England’s chief medical officer Chris Whitty has warned that the UK’s Covid pandemic could “turn bad very fast” again if Boris Johnson caves to Tory MPs’ demands to accelerate the route out of lockdown.
In evidence to MPs, Whitty said that those who think that the vaccination programme is a “get out of jail” card have failed to grasp that younger people – who are not yet jabbed – are the main driver for transmission of the virus.
He also predicted that even with a successful vaccination rollout to all age groups, there was likely to be a new “surge” of Covid this year, either gradually in “late summer” or in the autumn.
Speaking to Commons science and technology committee, Whitty warned against moves to “concertina up” the gaps between relaxation of restrictions in the PM’s roadmap out of lockdown, saying five weeks remained the minimum period needed to react to the impact of each stage.
The chief medical officer hit back at calls by some MPs for a fast-tracking of the roadmap, under which restrictions are changed in stages before all curbs are largely lifted on June 21.
“People should remember that things can turn bad very fast if you don’t keep a very close eye on what’s going on,” he said. “If you open up too fast, a lot more people die.”
Referring to the vaccination programme, he added: “The idea that is a sort of ‘get out of jail’ card, in terms of a surge of transmission, I think is to misremember where in the age spectrum the drive of transmission is – and it’s in younger adults.
“Look at what is happening in continental Europe at the moment where a lot of countries are going back into rates going up and having to close things down again.”
And Whitty had a stark assessment of the way the pandemic had unfolded in the UK and the rest of the globe.
“If you look at the history of this all around the world, the history of this is not full of countries and individual leaders wishing they had [lifted lockdown] fast[er]. It’s full of leaders who wish they had actually [imposed lockdown] quicker, and then been more careful as they take things off.”
Whitty also stressed that each of the stages in Johnson’s roadmap contained “large blocks of potential risk”, because each included multiple changes to daily life.
The April 12 measures, when shops and outdoor hospitality are due to open, were “a very big block”. May 17 “is a very significant block with a lot of stuff that is indoors for the first time – that is the point when we are really going to start to see some very significant risks accumulating, potentially”.
Asked whether the government’s message of “data, not dates” was just a slogan, chief scientific adviser Sir Patrick Vallance said “for us it is not”.
He said “take off from this point can lead to quite high numbers very quickly”.
Whitty said that even if the vaccines were 99% effective and even if take-up was higher, there would still be a real risk to the public. Just as flu claims lives every year, modelling suggested there could be around 30,000 deaths from Covid later this year.
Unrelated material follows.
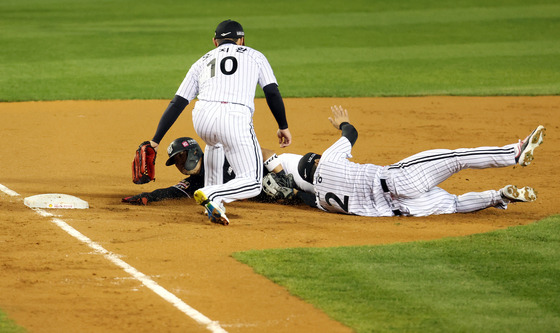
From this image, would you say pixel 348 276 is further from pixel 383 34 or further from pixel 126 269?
pixel 383 34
“What we are going to see is, as things are opening up, what all the modelling suggests is that at some point we will get a surge in virus,” he said.
“We hope it doesn’t happen soon – it might, for example, happen later in the summer if we open up gradually, or because of the seasonal effect it might happen over the next autumn and winter.
“All the modelling suggests there is going to be a further surge and that will find the people who either have not been vaccinated or where the vaccine has not worked. Some of them will end up in hospital and sadly some of them will go on to die.”